WRITTEN TASK A
Repeat the whole spatial reasoning listing below word for word, keeping every line of it intact.

SOURCE
<<<<
Charles-Valentin
Alkan (1813 -1888)
Preludes
Op. 31, Nos. 1, 13, 17 & 25
Impromptus
Op. 32 (II), Nos. 1 & 3
Le
chemin de fer, Op. 27
Etudes
Op. 35, Nos. 6, 8 & 12
Marche funebre: Andantino, Op.
39, No.5
Esquisses
Op. 63, Nos. 1- 5, 8, 10, 13, 16, 18, 21, 32, 38, 43 & 48
Scherzo
diabolico, Op. 39, No.3
The name of Alkan was
once joined with Chopin, Liszt, Schumann and Brahms, as one of the greatest
composers for the piano in the age that followed the death of Beethoven. At the
same time he won praise as one of the most remarkable pianists of his time.
Nevertheless much of his life was spent in eccentric obscurity, withdrawn from
society .In recent years there has been a revival of interest in his music, led
at the beginning of the twentieth century by Busoni and furthered by other
champions. This interest has yet to result in any widespread attention to Alkan
among performers, for whom he often presents very considerable technical
problems.
Alkan was born Charles-Valentin
Morhange, the eldest of the five children of Alkan Morhange, a music-teacher
whose forebears had settled in Paris in the Marais, the Jewish quarter of the
city. He and his brothers chose to use their father's name in preference to the
family name and all were to make their careers in music in one way or another.
>>>>
WRITTEN TASK B
Reproduce the stretch of the passage on Alkan from "Alkan was born" through "way or another.", keeping every word unchanged.

Rows from a spatial reasoning dataset:
<<<<
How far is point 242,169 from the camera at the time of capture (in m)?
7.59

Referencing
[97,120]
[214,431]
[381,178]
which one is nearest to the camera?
>>>>
FULL SOLUTION A
How far is point 242,169 from the camera at the time of capture (in m)?
7.59

Referencing
[97,120]
[214,431]
[381,178]
which one is nearest to the camera?

FULL SOLUTION B
Alkan was born Charles-Valentin
Morhange, the eldest of the five children of Alkan Morhange, a music-teacher
whose forebears had settled in Paris in the Marais, the Jewish quarter of the
city. He and his brothers chose to use their father's name in preference to the
family name and all were to make their careers in music in one way or another.